## [Activity]
According to the article on Vancouver's planned apology to its Chinese community, in which languages will the apology be delivered?

## [Text for analysis]
Vancouver’s civic government announced its plan to host an event in April 2018 where it will deliver a formal apology to victims of racial discrimination in the Chinese community, which was legislated by previous city leaders between 1886 and 1947.
The 2017 city council made the decision on Wednesday after hearing the tales of some of its Chinese community members about the horrible racial discrimination their deceased family members encountered.
According to Vancouver Courier, the apology is going to be delivered in Chinese as well as in English, and will be displayed via a large screen that will be set up in a yet-to-be determined location in Vancouver, Canada.
It is still unclear who will read the apology letter in Chinese, but Mayor Greg Robertson will most likely deliver the English version.
“You can never become a better society — a better place, a better city — unless you acknowledge what have been your errors, and what have been the wrongs,” said Green Party Coun. Adriane Carr, who is currently sitting on a council along with Chinese councilors Raymond Louie and Kerry Jang.
George Ing, one of the Chinese-Canadian community members who attended the city council meeting on Wednesday, talked about his childhood experience. While speaking at the forum, he recalled his job picking up his parents’ welfare cheque when he was still 10.
“When I went to pick up the cheque, people would look at me and make comments about vermin on the society — they didn’t do that to anyone else. It didn’t do wonders for my self-esteem,” he said.
Ing also shared the story of how some of his family, as well as members of the Chinese community, explicitly told him to keep his head down and to avoid disputes at all cost. The former jock was also told the same thing by his coach, in addition to not arguing with the referees during their games.
The 85-year-old father of two sons remarked how times have progressed for the better compared to what he experienced in his childhood.
“My two boys are well-adjusted, they’re educated, they’re articulate. they’re good citizens, they contribute back to society — they do a lot — and I didn’t have to tell them to keep their heads down,” he continued.
Past city council members were reportedly directly responsible for the racial discrimination against Chinese people in Vancouver.
At the time of heightened racial tension in the city, Chinese people were not allowed to run for public office or even own a property. They were also denied the rights to study in the medical field as a doctor or a nurse, and were prohibited from becoming a lawyer or a banker, among other professions.
Chinese voting rights weren’t granted in Vancouver until 1949, four years after Chinese Canadian Forces member returned home from fighting in the World War II.
The city lobbied the federal government to adopt adopt formal legislation to prevent the Chinese from coming to Canada.
Vancouver and anti-Asian groups also lobbied to increase head tax on the Chinese from 50 in 1885 to $100 in 1900 and $500 in 1903.
“Anti-Asian political agitation and racial violence culminated in a big riot at Brighouse Estate near Coal Harbour in 1887 and again in Chinatown in 1907,” a staff report said. “These riots occurred with the knowledge and sometimes presence of the city mayor and aldermen. Other groups such as the Japanese were also targeted during these riots.”
This isn’t the first time a city in Canada has offered a public and formal apology to its Chinese-Canadian citizens over historical discrimination. In 2014, the province of British Columbia delivered a formal apology for historical wrongdoings and racism, Vancouver Sun reported.

[Stored items]
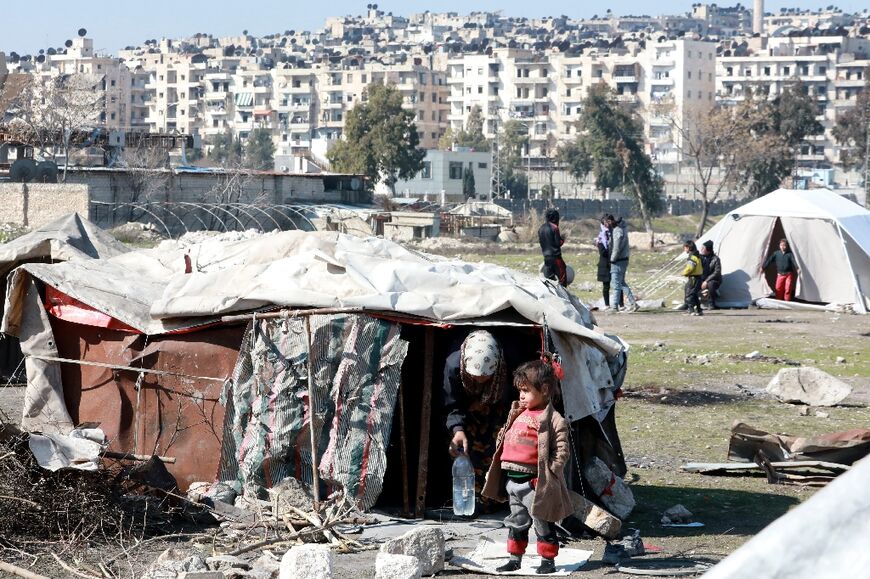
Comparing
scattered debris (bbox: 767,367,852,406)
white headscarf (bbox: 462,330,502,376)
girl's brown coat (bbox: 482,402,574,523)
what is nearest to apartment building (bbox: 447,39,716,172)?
scattered debris (bbox: 767,367,852,406)

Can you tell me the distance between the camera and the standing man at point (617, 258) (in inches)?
823

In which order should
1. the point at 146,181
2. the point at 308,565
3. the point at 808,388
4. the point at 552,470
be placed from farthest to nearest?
the point at 146,181 → the point at 808,388 → the point at 552,470 → the point at 308,565

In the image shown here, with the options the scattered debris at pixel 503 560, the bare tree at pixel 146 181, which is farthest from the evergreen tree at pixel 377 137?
the scattered debris at pixel 503 560

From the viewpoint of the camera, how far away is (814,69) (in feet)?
472

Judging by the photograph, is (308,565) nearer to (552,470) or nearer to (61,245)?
(552,470)

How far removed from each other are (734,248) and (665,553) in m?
17.4

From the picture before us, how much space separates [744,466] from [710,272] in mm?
13384

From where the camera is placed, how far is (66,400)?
29.6ft

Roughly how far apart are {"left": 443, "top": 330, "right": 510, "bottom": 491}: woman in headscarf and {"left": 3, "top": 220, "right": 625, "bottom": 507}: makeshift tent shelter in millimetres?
270

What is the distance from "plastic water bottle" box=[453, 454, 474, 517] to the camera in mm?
7613

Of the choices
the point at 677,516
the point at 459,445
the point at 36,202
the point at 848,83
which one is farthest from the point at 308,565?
the point at 848,83

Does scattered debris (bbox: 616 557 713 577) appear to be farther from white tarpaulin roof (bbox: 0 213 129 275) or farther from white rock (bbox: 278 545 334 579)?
white tarpaulin roof (bbox: 0 213 129 275)

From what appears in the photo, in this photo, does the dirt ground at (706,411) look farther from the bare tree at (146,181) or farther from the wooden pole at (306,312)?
the bare tree at (146,181)

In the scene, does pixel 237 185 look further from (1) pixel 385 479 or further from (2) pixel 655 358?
(1) pixel 385 479
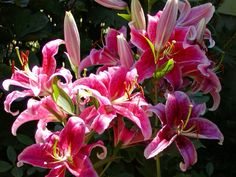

## [Written response]
It will be delivered in Chinese and in English.